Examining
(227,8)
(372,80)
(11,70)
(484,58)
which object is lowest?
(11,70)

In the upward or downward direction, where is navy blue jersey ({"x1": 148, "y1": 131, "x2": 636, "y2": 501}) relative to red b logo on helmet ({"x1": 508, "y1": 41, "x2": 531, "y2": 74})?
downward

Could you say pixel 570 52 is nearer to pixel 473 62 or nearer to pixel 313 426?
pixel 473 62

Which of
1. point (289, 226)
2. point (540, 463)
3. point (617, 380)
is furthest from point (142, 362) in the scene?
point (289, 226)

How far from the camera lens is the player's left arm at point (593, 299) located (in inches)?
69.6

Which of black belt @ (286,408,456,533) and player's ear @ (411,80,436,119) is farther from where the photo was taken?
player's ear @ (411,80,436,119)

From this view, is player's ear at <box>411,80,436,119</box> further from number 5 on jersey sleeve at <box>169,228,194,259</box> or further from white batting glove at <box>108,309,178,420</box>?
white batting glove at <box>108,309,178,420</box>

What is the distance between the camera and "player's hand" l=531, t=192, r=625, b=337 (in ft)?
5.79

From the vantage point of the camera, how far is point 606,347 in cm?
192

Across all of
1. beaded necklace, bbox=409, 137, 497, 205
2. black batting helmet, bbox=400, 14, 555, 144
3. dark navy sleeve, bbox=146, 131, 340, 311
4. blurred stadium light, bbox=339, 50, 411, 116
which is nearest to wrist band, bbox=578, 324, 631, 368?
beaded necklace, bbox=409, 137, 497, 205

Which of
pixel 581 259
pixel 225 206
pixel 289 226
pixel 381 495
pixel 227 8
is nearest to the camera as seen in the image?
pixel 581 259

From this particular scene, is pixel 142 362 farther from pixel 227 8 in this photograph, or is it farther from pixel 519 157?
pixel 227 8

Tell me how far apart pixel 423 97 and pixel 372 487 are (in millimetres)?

◆ ◆ ◆ ◆ ◆

*DO THIS*
Only the lines from the one containing "What is the" to the end of the records should be repeated, exactly as they appear.

*RESPONSE TO THE TASK*
What is the distance between the camera and "player's hand" l=531, t=192, r=625, b=337 (in ft)?
5.79

From the vantage point of the camera, how far is point 606,347 in cm?
192

Across all of
1. beaded necklace, bbox=409, 137, 497, 205
2. black batting helmet, bbox=400, 14, 555, 144
3. dark navy sleeve, bbox=146, 131, 340, 311
4. blurred stadium light, bbox=339, 50, 411, 116
which is nearest to wrist band, bbox=578, 324, 631, 368?
beaded necklace, bbox=409, 137, 497, 205

Which of
pixel 581 259
pixel 225 206
pixel 289 226
pixel 381 495
pixel 227 8
is nearest to the camera as seen in the image?
pixel 581 259

From this particular scene, is pixel 142 362 farther from pixel 227 8 in this photograph, or is it farther from pixel 519 157?
pixel 227 8

Tell me how far apart pixel 423 97 and pixel 372 487 are (in millimetres)?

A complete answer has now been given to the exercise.